1. The odds of Steam going bankrupt any time in the foreseeable future are somewhere between laughably slim and non-existent. Personally, I made the judgment years ago that Steam was less likely to go bankrupt than I was to lose CDs personally. So I see purchases on Steam as safer, longer-term options.
2. Unless it was the Steam game servers themselves that were the dead weight on the company, any plausible Valve bankruptcy would probably include selling or auctioning off their digital distribution; the new owner would have strong incentive to continue supporting older purchases (I don't know if they'd have any legal obligation; their licensing does try to give Valve the right to simply stop providing access to games).

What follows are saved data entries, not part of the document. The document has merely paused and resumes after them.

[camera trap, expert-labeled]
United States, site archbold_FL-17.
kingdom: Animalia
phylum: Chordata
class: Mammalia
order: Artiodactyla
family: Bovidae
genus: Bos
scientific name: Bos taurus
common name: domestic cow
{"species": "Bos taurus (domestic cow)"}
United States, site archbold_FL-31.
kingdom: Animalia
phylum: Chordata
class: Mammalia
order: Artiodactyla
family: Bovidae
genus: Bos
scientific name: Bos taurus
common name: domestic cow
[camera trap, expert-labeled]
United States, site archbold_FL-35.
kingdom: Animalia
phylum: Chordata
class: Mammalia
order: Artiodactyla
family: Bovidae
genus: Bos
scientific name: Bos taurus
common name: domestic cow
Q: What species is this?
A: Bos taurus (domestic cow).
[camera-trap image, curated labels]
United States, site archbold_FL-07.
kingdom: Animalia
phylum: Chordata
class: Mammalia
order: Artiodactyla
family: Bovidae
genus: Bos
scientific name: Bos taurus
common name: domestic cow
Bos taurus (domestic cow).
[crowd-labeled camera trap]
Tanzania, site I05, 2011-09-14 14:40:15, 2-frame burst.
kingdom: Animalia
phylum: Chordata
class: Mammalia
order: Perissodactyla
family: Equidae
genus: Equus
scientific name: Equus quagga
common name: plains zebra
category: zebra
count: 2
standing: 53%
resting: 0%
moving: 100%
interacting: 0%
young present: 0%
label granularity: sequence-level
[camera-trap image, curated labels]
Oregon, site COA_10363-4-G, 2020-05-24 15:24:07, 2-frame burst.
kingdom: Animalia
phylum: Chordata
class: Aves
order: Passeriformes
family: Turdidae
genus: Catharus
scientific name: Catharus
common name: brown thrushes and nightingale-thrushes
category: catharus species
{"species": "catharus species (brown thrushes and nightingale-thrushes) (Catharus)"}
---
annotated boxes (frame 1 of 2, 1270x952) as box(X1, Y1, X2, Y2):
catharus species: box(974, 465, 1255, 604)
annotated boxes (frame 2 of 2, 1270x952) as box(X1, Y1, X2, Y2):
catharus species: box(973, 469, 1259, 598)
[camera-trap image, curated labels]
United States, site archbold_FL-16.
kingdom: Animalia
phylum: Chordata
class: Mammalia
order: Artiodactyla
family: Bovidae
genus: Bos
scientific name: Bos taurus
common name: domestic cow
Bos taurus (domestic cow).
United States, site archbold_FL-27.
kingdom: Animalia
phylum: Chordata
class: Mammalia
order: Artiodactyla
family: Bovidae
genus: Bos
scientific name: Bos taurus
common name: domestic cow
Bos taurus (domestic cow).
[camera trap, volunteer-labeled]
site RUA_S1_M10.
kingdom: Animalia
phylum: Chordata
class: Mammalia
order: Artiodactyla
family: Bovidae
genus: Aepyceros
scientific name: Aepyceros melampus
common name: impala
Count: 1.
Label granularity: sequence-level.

There's also a persistent rumor, which I wouldn't place too much weight in personally, that Steam would provide versions of their games not requiring Steam servers if they went bankrupt. It would certainly be technically feasible. It might or might not be legally feasible, depending on their agreements with publishers. It probably wouldn't be something they'd have the time or interest in doing at that point, and it certainly isn't something their licensing agreements obligate them to do.
3. Games can be played in Offline mode even if every Steam server simultaneously is eaten by space hamsters tomorrow (or, fractionally more likely but still improbable, if Valve went bankrupt next year). So any games you currently had installed, you could keep playing, at least until you had to reformat / change computers.
Finally, I hesitate to mention this but... were Valve to go bankrupt and stop providing support for games, you'd better bet it would be open season for more... legally questionable approaches to dealing with the now-unsupported Steam DRM.
Valve might go bankrupt (unlikely any time soon, but possible; in the long run, sooner or later most companies do). If Valve went bankrupt, you might lose access to your game library (again, unlikely to happen immediately on bankruptcy, but sooner or later it'd probably happen). If you lost access to your game library, that might mean no longer being able to play the games in it (if you were unwilling to jump through any hoops to maintain access).
And one thing we can say for sure is, it's quite safe to bet that you'd have plenty of advance warning of impending shutdown before the servers actually died - plenty of time to download all your games, so you could keep them going in Offline mode afterwards.